On the other hand, I also witnessed the extraordinary darkness that lives around our hearts.  I saw the acts of violence, heard the tortured thoughts, observed the compulsive behaviors, the anxieties, the addictions, the helplessness, the depression, the delusions – the seemingly bottomless gloom.   These shadows, so pervasive in our world, exist to some extent in each and every one of us.  Yet every person walks about suppressing them, thinking no one else has these thoughts or impulses, “there must be something uniquely wrong with me.”

My work was, and still is, to expose this fallacy.  The human condition is challenging enough without our need to deny and thereby, be rendered unable to harness our dark side.  It is time for us to embrace all of our attributes, from the darkest to the brightest- we are all of that!  The darkness is there for a reason, it serves a purpose.  Once we understand its purpose, we can release it.  However, as long as we deny its existence, we cannot understand nor be free of it.  It will continue to run our lives, creating further unnecessary suffering and destruction to us and people around us.

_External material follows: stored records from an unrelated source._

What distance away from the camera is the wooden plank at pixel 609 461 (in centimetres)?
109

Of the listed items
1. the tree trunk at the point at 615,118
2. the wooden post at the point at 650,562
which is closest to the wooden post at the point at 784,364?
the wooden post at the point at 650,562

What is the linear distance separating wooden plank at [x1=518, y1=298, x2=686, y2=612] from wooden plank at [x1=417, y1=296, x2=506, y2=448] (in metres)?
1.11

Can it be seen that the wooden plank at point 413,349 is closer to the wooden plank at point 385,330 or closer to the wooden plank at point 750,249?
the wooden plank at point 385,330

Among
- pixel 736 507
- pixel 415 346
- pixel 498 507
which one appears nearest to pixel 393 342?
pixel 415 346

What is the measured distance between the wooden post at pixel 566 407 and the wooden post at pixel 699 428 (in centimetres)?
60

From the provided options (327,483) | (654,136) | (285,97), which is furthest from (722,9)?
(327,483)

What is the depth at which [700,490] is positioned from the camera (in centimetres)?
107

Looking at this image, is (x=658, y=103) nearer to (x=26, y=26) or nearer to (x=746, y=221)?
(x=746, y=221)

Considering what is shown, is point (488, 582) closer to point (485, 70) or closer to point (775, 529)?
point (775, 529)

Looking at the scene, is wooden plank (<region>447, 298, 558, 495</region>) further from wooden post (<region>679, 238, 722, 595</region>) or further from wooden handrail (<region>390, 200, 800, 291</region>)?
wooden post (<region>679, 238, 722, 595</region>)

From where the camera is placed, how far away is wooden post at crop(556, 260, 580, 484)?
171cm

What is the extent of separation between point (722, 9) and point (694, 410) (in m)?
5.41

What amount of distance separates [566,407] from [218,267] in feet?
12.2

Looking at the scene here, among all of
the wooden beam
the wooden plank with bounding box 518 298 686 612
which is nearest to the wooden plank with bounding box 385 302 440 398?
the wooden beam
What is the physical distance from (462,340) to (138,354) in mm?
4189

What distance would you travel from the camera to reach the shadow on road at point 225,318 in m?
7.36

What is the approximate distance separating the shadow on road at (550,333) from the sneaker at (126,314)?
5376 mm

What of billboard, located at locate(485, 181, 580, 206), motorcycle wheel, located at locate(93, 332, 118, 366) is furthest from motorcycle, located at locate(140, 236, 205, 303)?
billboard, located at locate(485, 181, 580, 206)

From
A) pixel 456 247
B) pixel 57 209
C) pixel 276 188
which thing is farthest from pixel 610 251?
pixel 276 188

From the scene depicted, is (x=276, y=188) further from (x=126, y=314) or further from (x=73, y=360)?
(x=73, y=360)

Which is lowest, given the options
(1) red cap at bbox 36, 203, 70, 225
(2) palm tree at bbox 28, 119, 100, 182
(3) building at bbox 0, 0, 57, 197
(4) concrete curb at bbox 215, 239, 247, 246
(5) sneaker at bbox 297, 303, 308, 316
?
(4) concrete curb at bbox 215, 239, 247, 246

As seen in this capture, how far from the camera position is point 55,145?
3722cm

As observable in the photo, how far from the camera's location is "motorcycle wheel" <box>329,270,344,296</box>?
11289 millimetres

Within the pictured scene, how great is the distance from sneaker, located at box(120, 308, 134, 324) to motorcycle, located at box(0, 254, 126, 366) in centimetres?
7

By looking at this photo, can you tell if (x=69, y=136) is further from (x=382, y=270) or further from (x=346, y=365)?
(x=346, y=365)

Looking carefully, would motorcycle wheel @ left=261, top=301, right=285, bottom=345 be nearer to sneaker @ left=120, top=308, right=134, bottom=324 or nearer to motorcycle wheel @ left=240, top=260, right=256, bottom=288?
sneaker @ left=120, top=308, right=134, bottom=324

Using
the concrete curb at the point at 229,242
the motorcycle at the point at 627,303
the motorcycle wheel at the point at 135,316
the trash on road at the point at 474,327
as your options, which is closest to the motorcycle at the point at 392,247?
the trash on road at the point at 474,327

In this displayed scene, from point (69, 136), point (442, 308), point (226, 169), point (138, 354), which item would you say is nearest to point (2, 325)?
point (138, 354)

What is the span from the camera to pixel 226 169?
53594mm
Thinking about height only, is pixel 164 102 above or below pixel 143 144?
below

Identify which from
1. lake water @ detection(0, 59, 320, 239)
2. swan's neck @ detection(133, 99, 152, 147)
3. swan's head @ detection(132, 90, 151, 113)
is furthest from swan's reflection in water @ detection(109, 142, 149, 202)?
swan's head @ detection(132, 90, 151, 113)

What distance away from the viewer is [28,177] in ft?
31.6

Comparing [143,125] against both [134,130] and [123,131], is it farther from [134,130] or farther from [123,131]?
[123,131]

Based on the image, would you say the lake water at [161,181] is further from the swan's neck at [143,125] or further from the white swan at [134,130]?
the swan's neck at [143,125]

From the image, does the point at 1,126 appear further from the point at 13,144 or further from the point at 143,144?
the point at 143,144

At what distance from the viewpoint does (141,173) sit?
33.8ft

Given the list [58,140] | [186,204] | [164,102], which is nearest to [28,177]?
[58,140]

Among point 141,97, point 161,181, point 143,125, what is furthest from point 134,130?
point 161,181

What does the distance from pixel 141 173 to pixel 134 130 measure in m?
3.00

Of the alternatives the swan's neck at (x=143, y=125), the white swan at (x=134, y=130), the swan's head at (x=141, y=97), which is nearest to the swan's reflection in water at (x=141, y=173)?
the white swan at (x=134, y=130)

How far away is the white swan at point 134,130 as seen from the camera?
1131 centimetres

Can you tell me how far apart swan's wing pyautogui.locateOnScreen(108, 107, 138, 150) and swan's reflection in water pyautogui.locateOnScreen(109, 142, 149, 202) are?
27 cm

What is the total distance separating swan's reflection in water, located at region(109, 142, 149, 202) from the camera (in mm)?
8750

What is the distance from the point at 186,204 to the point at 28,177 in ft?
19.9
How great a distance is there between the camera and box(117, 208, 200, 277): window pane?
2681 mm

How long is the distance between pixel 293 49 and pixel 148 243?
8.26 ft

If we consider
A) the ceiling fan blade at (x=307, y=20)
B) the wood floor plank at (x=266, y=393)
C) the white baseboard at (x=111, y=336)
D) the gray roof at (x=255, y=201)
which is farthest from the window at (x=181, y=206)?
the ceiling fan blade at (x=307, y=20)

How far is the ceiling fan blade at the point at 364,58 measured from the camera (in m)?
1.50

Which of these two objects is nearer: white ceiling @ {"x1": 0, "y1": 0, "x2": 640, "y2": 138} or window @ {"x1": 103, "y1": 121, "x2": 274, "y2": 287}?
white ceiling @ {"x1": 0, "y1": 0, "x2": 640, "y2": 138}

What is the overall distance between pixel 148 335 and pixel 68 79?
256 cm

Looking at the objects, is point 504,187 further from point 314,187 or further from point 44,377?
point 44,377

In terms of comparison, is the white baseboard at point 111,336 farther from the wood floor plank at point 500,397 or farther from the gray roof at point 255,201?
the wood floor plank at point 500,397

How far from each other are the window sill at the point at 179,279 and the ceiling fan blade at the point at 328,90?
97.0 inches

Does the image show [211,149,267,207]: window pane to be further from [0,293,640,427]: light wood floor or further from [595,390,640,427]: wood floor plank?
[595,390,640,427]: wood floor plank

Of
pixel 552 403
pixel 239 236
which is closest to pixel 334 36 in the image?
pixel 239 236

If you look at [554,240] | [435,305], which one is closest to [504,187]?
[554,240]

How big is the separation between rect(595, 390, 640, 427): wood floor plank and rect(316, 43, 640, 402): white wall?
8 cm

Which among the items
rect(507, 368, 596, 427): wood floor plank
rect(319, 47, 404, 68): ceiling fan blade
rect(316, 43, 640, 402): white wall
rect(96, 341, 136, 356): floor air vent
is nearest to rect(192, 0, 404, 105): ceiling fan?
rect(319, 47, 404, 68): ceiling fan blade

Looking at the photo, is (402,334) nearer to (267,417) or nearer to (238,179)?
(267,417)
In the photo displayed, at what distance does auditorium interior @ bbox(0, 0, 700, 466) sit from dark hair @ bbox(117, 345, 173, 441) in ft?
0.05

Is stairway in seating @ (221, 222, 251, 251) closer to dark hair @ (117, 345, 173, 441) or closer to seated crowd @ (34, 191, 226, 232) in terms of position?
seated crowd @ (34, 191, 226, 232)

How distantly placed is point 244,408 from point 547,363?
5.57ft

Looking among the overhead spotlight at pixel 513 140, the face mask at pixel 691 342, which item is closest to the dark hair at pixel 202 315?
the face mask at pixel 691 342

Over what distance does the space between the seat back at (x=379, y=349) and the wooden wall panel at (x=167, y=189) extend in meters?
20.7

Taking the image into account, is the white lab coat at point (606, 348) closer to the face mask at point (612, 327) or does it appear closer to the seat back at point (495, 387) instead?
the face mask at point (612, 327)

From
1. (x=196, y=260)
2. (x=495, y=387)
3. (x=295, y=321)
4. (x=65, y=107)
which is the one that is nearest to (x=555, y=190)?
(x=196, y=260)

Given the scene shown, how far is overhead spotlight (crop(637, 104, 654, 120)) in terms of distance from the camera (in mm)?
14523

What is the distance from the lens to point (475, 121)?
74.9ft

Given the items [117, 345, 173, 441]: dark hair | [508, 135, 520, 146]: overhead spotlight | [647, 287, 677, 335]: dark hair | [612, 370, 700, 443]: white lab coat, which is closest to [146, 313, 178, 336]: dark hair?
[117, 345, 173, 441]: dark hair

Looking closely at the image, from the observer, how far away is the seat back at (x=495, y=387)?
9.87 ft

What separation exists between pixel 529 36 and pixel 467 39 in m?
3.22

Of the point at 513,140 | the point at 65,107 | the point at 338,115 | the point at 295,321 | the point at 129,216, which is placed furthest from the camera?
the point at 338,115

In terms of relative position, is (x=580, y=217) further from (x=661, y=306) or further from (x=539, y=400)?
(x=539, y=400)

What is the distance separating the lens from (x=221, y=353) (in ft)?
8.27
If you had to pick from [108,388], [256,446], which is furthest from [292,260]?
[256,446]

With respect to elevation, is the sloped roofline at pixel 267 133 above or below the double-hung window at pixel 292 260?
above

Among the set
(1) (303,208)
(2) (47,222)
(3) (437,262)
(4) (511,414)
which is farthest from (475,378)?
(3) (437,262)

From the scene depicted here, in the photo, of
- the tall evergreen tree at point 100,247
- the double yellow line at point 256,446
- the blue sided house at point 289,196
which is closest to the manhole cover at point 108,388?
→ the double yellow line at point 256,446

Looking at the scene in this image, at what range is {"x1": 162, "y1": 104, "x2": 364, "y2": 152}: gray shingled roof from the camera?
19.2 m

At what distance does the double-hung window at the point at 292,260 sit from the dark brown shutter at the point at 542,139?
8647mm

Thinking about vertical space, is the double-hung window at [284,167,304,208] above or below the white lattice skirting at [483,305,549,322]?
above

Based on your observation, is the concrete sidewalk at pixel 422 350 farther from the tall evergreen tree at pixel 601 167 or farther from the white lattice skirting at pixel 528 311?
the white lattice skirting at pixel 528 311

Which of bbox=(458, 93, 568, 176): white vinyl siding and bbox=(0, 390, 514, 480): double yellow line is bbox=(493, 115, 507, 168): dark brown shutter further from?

Since Mobile Crisis, I have had the fortune and privilege to bring this awareness to countless of people, clients, family, friends and others, generally resulting in their ability to identify and work through their dark side in an open and nonjudgmental manner.   Without fear from ridicule and criticism, we humans have an extraordinary capacity to accept and transcend our shadows.  And when we do, we become more sensitive, more compassionate, more generous and more loving.  With these attributes, we build each other up rather than break each other down.  Life is difficult enough – can we please be honest and kind with ourselves and each other.

In conclusion, I would like to thank you, my brothers and sisters, for your contribution to my education, development and growth.   It is because you were willing to expose all of you to me, that I have had the grace to better understand myself and humanity, thus, bring my lessons to others.  Thank you for your contribution to my life, and hopefully to many more lives.